One of the biggest points of your book must always be that there are no rules in Hinduism. You must profess great love for Hinduism in the beginning of the book. It could begin by talking about your mother showing you colours of India. From your mother’s cheap batik scarf to loving Hindu texts is a small distance — which your book can easily cover.
Describe in detail the colours of India. The colours of mud (on which the Hindus are naked), the colours of the trees (which are standing up, you know, like penises), the colour of the sky (blue, like what the woman feels after coitus sometimes), the colour of the festivals (red, like menstrual blood) — say that you love all these colours. Especially if there are naked people in them. And that all those colours are colours of copulation for the Hindus.

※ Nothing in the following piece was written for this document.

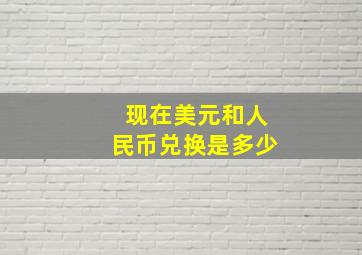 现在美元和人民币兑换是多少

Always subtly hint that while you have read and mastered all Hindu texts, there is actually nothing called Hinduism. This must be the great consistent revelation of your book. It is also great preparation just in case someone spots your errors and takes you to court.
The more you write that you love the openness in Hinduism, the better it is for you. Because if nothing exists, and there are no rules, no facts, no realities and no texts — if there is no Hinduism — then you can write what you want. And anything you write will make you a scholar.

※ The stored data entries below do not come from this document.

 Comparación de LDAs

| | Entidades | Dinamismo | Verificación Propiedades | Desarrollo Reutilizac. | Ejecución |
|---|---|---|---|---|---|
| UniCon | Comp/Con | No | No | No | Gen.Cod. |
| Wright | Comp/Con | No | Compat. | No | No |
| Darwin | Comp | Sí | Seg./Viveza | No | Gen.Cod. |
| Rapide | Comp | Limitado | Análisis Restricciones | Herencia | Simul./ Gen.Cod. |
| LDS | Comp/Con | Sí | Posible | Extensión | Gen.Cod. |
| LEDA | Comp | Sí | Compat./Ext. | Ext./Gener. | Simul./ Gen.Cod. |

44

So in this nothing-exists-ness, you can cleverly make everything into those three vital truths about the Hindus — naked, vagina and penis.
Try never to say anything good about any Hindu god or goddess(unless you are saying something about their penis or vagina or both). That would be very right-wing. But always say that all the villians in Hindu stories were actually the good guys. Only misunderstood and misrepresented — like the National Rifle Association, or the Taliban. Never talk about the penis or vagina of the villians. Never describe them as naked. But the heroes must always be sex-crazy, lustful and raping. Only gods rape — demons don’t. That’s another great revelation you will discover during your research.
Always get your book reviewed by Marxists or Communists — the more the reviewers declare their Communist roots, the better. It lends more credibility to your book. Never get your book reviewed by any practicising Hindu. That would be very right-wing.
You need a cover where many gods and goddesses and people are naked or showing their vagina or penis or doing things with their vagina or penis. Never ever have a cover showing someone meditating because everyone knows that meditation was discovered in America. And then exported to the rest of the world. As a global super brand.
Always end your book with Mahatma Gandhi saying something about Hinduism. Then quickly mention something about his sex life and use the words naked young girls in the sentence. Because you love Hinduism. And its openness. Because you care.